━━━ TEXT PROVIDED ━━━

TERRENCE MALICK'S film The Tree of Life, a long-delayed epic about life, death and the birth of the planet, picked up the Palme d'Or, the top prize at the Cannes film festival, at a characteristically glitzy ceremony last night.
Jane Fonda was on hand to present the award but Malick, a famously shy man who never gives interviews, retained his air of mystique by staying away from the auditorium.
The lengthy, lavishly presented film, starring Brad Pitt as a harsh father venting frustration on his unfortunate sons in the US midwest in the 1950s, received a combination of raves and brickbats from critics. Noting Malick's reputation as a singular genius – earlier films include Badlands, Days of Heaven and The Thin Red Line– analysts had, however, viewed the film as favourite for the award.
Elsewhere there were a few surprises. Maïwenn Le Besco's Poliss, a film studying the affairs of the child protection unit in Paris, was regarded as a rank outsider in a strong year but ran away with the Jury Prize (the equivalent of a bronze medal).
Audiences and critics had cheered Nicolas Winding Refn's Drive, an existential thriller starring Ryan Gosling as a getaway driver in Los Angeles. Many felt, however, that the film was too mainstream to pick up any of the major awards.

━━━

- PROBLEMS AND TASKS -
1. According to the Cannes article, why had analysts viewed The Tree of Life as the favorite for the Palme d'Or despite mixed reviews? Answer in one to three sentences.
2. In the Cannes article, which prize did Maïwenn Le Besco's Poliss win?
The items that come next are taken from a separate source and are unrelated to the Cannes article.

━━━ RECORDED INFORMATION ━━━

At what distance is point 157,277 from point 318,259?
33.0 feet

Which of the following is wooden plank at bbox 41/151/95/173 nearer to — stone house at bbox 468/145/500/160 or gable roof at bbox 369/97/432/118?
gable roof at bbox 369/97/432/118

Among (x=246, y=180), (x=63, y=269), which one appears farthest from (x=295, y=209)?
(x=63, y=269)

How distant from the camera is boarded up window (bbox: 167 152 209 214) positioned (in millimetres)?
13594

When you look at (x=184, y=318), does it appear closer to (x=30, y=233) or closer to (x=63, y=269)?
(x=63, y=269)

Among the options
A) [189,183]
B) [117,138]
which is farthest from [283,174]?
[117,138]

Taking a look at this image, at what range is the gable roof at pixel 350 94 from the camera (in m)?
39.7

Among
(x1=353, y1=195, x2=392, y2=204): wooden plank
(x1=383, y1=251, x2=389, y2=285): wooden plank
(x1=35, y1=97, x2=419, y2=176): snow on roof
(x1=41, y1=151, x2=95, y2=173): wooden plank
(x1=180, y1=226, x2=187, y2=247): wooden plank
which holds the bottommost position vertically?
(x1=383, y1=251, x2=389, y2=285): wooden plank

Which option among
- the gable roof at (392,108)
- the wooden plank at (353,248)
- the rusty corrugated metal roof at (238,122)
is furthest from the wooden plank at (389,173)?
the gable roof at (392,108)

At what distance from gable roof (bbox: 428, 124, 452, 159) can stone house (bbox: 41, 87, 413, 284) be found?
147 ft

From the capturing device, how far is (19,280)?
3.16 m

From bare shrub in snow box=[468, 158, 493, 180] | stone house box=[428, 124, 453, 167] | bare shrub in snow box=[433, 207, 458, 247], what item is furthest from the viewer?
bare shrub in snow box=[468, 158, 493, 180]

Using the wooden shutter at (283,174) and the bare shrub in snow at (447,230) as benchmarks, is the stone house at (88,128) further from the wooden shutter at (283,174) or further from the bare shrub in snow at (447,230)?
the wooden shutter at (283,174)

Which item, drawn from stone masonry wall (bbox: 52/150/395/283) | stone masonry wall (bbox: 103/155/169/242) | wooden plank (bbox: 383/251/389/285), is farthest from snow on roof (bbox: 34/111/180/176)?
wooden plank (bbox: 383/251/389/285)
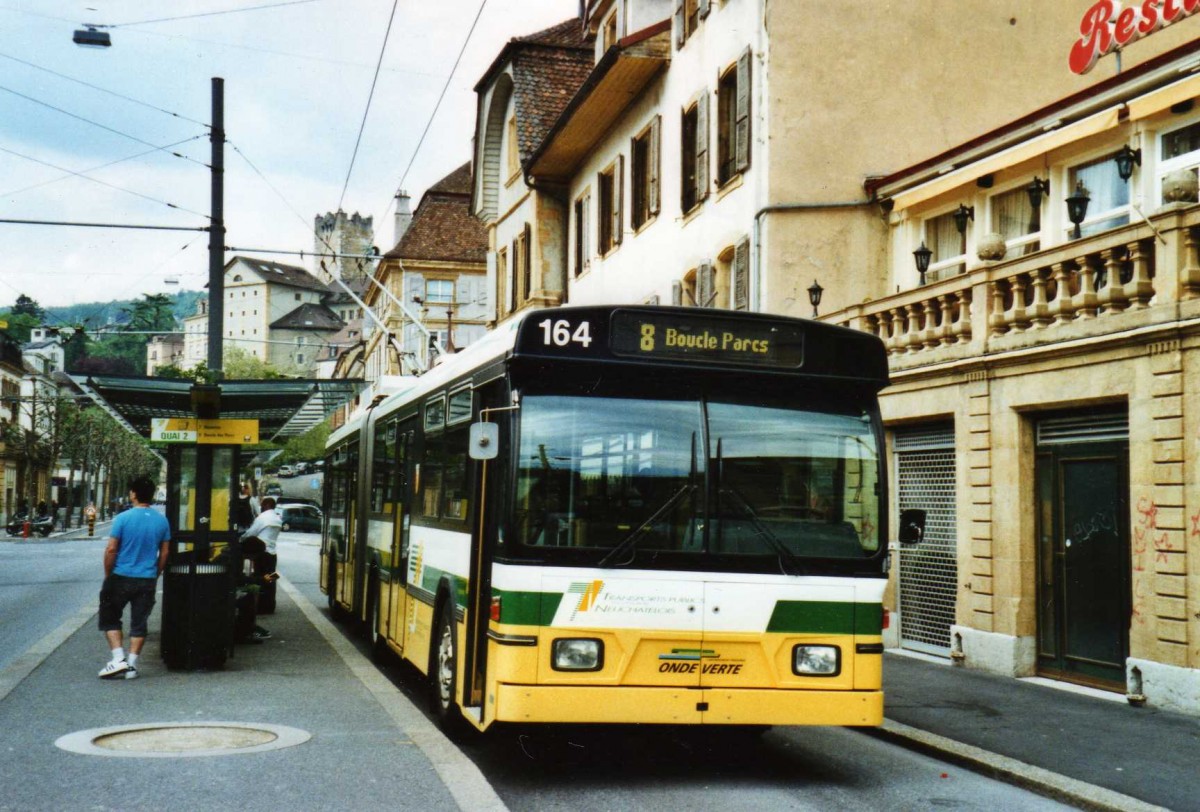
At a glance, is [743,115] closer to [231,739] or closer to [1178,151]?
[1178,151]

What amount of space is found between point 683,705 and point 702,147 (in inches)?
635

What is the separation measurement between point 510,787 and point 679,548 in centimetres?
170

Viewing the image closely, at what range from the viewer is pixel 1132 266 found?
41.1 feet

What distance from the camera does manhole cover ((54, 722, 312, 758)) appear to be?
908cm

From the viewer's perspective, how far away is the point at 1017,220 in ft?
55.1

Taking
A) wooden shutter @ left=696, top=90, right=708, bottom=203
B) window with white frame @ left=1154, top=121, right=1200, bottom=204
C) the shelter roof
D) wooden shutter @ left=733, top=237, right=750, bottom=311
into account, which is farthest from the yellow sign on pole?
wooden shutter @ left=696, top=90, right=708, bottom=203

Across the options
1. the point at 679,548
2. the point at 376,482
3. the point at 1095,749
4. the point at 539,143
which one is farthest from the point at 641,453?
the point at 539,143

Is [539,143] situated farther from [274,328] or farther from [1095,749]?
[274,328]

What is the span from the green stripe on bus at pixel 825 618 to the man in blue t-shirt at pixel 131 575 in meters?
6.66

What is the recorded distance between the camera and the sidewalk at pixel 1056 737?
857cm

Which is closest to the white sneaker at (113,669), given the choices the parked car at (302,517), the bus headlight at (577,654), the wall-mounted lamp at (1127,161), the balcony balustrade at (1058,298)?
the bus headlight at (577,654)

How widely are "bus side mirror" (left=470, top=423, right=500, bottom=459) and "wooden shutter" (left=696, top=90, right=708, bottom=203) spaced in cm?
1512

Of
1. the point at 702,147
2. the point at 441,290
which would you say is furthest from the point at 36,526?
the point at 702,147

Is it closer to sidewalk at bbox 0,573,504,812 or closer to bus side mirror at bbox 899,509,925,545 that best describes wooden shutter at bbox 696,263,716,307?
sidewalk at bbox 0,573,504,812
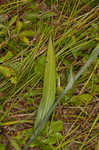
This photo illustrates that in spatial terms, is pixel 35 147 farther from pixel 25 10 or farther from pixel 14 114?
pixel 25 10

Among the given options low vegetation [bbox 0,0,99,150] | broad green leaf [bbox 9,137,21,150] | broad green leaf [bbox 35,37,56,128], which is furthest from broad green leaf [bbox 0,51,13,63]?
broad green leaf [bbox 9,137,21,150]

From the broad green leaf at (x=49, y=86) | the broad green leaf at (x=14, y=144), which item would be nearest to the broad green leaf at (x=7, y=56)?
the broad green leaf at (x=49, y=86)

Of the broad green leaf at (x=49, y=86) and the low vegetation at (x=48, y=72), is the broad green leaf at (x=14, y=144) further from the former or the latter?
the broad green leaf at (x=49, y=86)

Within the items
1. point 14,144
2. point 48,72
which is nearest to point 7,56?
point 48,72

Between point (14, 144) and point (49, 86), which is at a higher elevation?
point (49, 86)

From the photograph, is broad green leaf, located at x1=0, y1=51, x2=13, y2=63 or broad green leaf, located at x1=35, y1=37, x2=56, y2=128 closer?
broad green leaf, located at x1=35, y1=37, x2=56, y2=128

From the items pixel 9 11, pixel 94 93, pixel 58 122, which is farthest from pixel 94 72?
pixel 9 11

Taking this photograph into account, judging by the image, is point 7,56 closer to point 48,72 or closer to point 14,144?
point 48,72

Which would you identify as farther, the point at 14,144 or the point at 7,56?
the point at 7,56

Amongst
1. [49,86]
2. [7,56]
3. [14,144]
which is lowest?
[14,144]

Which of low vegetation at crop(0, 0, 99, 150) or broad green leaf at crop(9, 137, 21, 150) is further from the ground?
low vegetation at crop(0, 0, 99, 150)

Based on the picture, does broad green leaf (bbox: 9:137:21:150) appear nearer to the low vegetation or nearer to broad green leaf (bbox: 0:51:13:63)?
the low vegetation
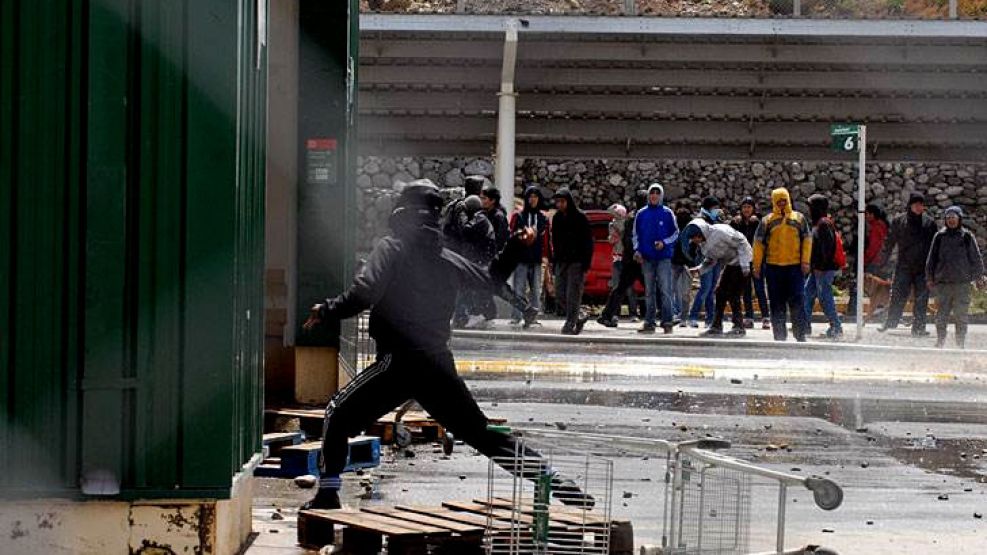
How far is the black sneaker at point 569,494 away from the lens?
8.04m

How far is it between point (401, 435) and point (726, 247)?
42.4 feet

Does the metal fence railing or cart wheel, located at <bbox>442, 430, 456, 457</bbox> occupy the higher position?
the metal fence railing

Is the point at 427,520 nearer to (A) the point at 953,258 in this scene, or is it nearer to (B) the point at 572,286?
(B) the point at 572,286

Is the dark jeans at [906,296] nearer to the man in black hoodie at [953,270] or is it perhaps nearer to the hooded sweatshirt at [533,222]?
the man in black hoodie at [953,270]

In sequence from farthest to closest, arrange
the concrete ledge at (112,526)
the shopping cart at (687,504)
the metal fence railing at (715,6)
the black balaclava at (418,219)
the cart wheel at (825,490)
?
the metal fence railing at (715,6) < the black balaclava at (418,219) < the concrete ledge at (112,526) < the shopping cart at (687,504) < the cart wheel at (825,490)

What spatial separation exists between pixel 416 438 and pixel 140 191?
5.85 meters

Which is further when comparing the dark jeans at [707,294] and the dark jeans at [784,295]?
the dark jeans at [707,294]

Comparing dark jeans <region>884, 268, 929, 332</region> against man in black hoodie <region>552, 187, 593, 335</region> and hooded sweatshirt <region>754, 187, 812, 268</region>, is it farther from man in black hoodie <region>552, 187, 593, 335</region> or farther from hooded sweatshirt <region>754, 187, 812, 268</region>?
man in black hoodie <region>552, 187, 593, 335</region>

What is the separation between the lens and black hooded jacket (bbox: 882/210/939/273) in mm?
25703

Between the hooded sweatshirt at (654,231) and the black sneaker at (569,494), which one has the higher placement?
the hooded sweatshirt at (654,231)

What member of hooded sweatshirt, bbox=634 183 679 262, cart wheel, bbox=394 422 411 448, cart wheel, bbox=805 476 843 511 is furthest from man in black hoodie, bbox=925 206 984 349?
cart wheel, bbox=805 476 843 511

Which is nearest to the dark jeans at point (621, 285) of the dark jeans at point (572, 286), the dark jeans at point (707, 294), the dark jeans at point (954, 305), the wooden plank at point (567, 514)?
the dark jeans at point (707, 294)

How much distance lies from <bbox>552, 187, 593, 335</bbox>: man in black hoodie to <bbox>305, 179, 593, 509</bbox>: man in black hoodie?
14.5 meters

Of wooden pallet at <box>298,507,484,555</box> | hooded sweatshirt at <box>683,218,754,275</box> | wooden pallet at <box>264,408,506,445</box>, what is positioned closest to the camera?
wooden pallet at <box>298,507,484,555</box>
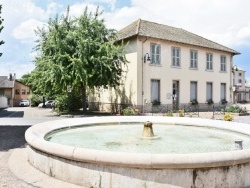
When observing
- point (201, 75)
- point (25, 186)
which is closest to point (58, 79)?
point (201, 75)

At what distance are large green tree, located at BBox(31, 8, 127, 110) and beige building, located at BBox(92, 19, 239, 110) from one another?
197 centimetres

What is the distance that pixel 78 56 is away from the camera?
24.4 m

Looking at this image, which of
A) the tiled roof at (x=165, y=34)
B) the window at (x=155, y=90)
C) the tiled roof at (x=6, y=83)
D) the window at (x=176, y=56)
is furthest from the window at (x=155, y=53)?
the tiled roof at (x=6, y=83)

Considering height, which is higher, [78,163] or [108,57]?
[108,57]

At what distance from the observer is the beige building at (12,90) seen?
73.9 metres

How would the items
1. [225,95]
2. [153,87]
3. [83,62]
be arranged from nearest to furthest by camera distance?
1. [83,62]
2. [153,87]
3. [225,95]

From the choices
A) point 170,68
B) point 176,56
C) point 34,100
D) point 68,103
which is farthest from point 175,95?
point 34,100

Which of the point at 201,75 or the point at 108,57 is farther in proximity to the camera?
the point at 201,75

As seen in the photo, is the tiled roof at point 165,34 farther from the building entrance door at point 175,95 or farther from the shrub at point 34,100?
the shrub at point 34,100

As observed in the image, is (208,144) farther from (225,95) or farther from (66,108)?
(225,95)

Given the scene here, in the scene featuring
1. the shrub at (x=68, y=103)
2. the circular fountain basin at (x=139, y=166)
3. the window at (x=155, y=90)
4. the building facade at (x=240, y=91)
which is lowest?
the circular fountain basin at (x=139, y=166)

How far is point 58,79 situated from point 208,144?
17.7m

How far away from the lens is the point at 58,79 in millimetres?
24016

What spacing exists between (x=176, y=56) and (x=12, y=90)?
5669cm
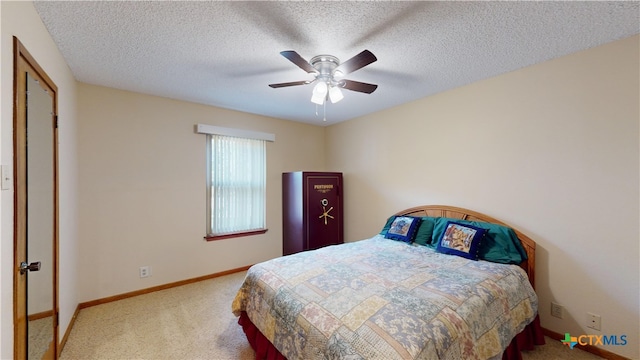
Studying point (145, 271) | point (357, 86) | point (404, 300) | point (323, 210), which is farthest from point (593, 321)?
point (145, 271)

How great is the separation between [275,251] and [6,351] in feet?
10.1

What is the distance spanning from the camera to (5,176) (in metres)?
1.17

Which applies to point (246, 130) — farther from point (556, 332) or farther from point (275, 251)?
point (556, 332)

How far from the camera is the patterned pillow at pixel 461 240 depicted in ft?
7.70

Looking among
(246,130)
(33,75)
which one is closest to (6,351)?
(33,75)

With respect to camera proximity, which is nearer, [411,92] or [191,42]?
[191,42]

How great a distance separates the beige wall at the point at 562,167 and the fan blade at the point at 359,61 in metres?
1.68

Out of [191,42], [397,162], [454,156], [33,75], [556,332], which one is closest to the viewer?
[33,75]

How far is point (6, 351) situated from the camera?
45.7 inches

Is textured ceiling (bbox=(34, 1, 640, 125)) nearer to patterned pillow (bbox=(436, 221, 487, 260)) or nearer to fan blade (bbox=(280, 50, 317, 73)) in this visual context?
fan blade (bbox=(280, 50, 317, 73))

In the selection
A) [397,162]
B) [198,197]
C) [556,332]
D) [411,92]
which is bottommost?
[556,332]

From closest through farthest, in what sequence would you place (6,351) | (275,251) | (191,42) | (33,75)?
(6,351) < (33,75) < (191,42) < (275,251)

━━━

- RESPONSES BY TASK -
1. Analysts had made it the favorite because of Malick's reputation as a singular genius, whose earlier films include Badlands, Days of Heaven and The Thin Red Line. This held even though critics had given the film a mix of raves and brickbats.

2. The Jury Prize.